Настя медленно приходила в себя, разглядела в красноватой полутьме тесно сгрудившихся женщин, детей, потянулась к Ванюшке, которого держала на руках стоявшая около старуха.
Сквозь глухой рев огненной бури близко за стеной слышались какие–то скрипы.
— Бабушка, что это! Никак банька наша валится, слышь, скрипит.
— Полно, касатка, то журавлишка скрипит. То мужики стараются, с Неглинной водицу черпают, на стены льют.
Не сразу, но вспомнила, что там, на берегу, сквозь дым она видела избы без крыш, только теперь догадалась, что это и были бани, а крыш на них как обычно, нет: сверху прямо на потолок дерн положен, чтоб в мыльне тепло держать. Сейчас дерн спасал бани от огня.
Ваня тихонько хныкал: просился к матери. Настя осторожно взяла его к себе на руки, глядела, глядела. Ванюшка был цел. Уберегла!

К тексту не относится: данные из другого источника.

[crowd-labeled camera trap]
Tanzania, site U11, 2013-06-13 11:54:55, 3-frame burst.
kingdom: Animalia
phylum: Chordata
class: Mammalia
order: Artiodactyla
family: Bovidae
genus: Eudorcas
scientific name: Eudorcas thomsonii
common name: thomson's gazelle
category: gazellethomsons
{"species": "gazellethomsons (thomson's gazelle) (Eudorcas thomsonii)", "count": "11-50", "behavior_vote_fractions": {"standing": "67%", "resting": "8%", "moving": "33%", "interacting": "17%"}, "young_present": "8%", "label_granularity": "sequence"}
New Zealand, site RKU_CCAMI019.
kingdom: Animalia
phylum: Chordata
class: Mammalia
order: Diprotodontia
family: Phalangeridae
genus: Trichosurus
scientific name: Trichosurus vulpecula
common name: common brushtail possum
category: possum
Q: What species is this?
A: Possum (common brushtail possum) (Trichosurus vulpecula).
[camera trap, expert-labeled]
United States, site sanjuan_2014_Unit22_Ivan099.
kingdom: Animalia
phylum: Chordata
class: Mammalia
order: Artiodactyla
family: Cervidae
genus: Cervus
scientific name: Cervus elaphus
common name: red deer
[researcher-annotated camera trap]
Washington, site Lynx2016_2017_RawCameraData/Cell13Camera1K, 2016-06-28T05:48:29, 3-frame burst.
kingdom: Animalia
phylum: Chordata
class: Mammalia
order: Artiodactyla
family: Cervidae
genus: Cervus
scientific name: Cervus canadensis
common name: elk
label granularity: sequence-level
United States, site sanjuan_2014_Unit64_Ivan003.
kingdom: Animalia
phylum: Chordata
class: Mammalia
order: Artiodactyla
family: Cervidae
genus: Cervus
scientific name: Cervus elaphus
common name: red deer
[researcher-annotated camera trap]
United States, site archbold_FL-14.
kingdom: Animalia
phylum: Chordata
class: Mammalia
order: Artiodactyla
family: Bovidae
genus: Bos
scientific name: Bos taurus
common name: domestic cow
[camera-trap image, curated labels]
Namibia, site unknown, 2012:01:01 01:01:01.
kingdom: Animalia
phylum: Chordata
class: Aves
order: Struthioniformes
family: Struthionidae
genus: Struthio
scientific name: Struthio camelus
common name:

Старуха, посматривая на нее, вздыхала:
— Ох, мой–то, мой–то парнишка где? Может, тоже пропадает, — стояла сгорбленная, хилая, по морщинам лица медленно катились слезы. Пошла к двери, приоткрыла ее; незаглушенный рев пламени ворвался внутрь. Ваня заплакал.
— Пахом, Пахом! — кричала старуха.
В баню влез старик, под стать бабке, такой же седой, морщинистый, только борода и брови из седых стали рыжими: опалило их.
Дед повалился на лавку, долго не мог понять, что толковала ему старуха.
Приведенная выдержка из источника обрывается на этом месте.